WASHINGTON — The U.S. Senate approved a resolution Thursday that designates Feb. 16, 2023, as National Elizabeth Peratrovich Day in honor of the Tlingit civil rights leader.

 The resolution, which was led by Alaska Republican Sens. Dan Sullivan and Lisa Murkowski, passed the Senate unanimously on a day when Alaskans were already celebrating Elizabeth Peratrovich Day at the state level. The Senate resolution recognizes Peratrovich’s contributions to Alaska history, including her fight again racial discrimination.

 Peratrovich was born in Petersburg in 1911, and at points in her life, she faced voting, housing and other forms of discrimination. Through her leadership of the Alaska Native Sisterhood, she advocated for civil rights legislation in Juneau with her husband, Roy Peratrovich. She died of cancer in 1958.

 The three-page Senate resolution details Elizabeth Peratrovich’s background, including her campaign for Alaska’s Anti-Discrimination Act of 1945, which made it illegal to discriminate based on race. The resolution also calls Peratrovich a “powerful orator” and quotes her testimony about the Anti-Discrimination Act before the Alaska Territorial Legislature’s vote.

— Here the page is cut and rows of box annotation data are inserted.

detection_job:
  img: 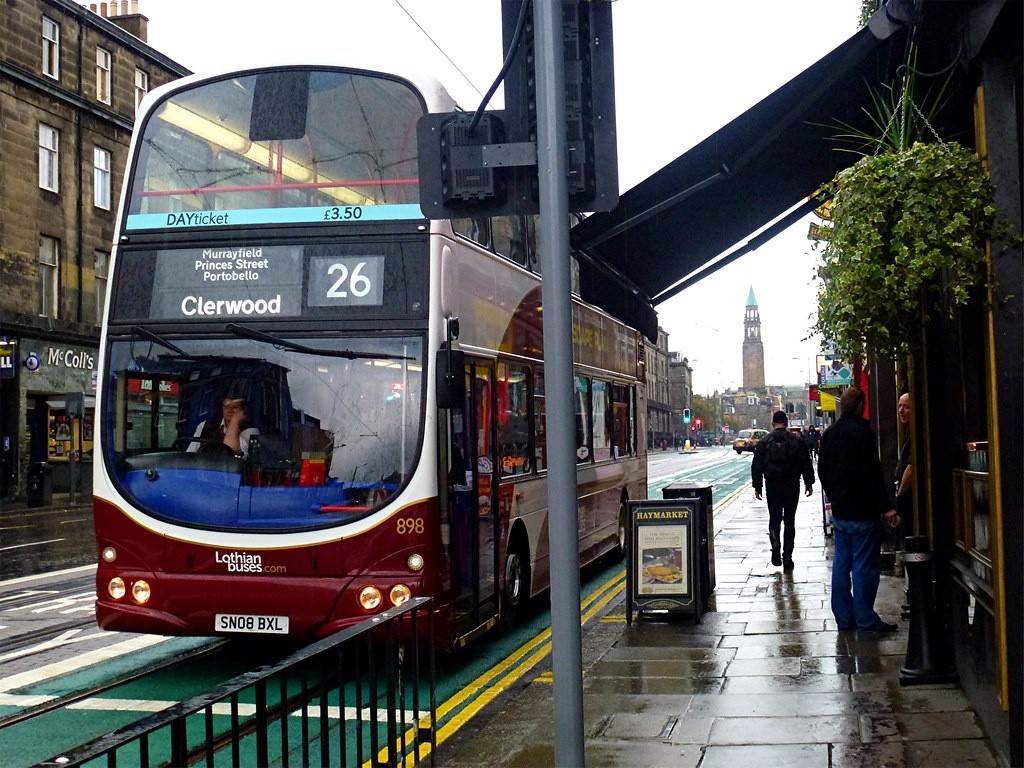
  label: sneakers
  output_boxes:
[784,558,794,570]
[771,543,781,566]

 “Have you eliminated larceny or murder by passing a law against it? No law will eliminate crimes, but at least you as legislators, can assert to the world that you recognize the evil of the present situation and speak your intent to help us overcome discrimination,” the resolution quotes Peratrovich as saying.

 Since 1988, Alaska has officially celebrated Elizabeth Peratrovich Day on Feb. 16 — the day in 1945 when the Anti-Discrimination Act was signed into law — and in 2020, the U.S. Mint released a commemorative dollar coin commemorating Peratrovich.

 Peratrovich mural installation

Marcus Hines and Logan Terry glue together parts of a mural commemorating the life of Elizabeth Peratrovich. The mural, seen Sept. 1, 2021, was designed by artist Crystal Worl and installed on a city parking garage in Juneau. (James Brooks / ADN archive)

 Celebrations of Peratrovich and her civil rights legacy were underway across the state Thursday, and organizations throughout Alaska honored Peratrovich in statements and on social media.

 “It has been 78 years since Elizabeth Wanamaker Peratrovich, Kaaxgal.aat, took to the floor of the Alaska Senate and gave her powerful speech that led to the passage of Alaska’s Anti-Discrimination Bill in 1945 ... Today, let us all remember her and her tireless work which laid the foundation for a better future for us all!” the Central Council of the Tlingit and Haida Indian Tribes of Alaska said on social media.

 The Native American Rights Fund also called for a Native American Voting Rights Act “to address the unique voting obstacles faced by Native voters” in honor of Peratrovich.

 Murkowski gave a speech Thursday on the Senate floor recognizing Peratrovich.

 “She is an inspiration because she set the example that when you see injustice, you speak out, you take action,” Murkowski said. “And she also provided a great example for why we need to listen to the perspective of all voices, especially those that have been left out or left behind.”

 Sullivan highlighted Peratrovich’s civil rights leadership in a statement on social media.

 “Elizabeth Peratrovich fought for racial equality in Alaska decades before the ‘64 Civil Rights Act, a legacy that places her among America’s foremost civil rights leaders,” he said. On Elizabeth Peratrovich Day, “we honor this great American who changed Alaska — and America — for the better.”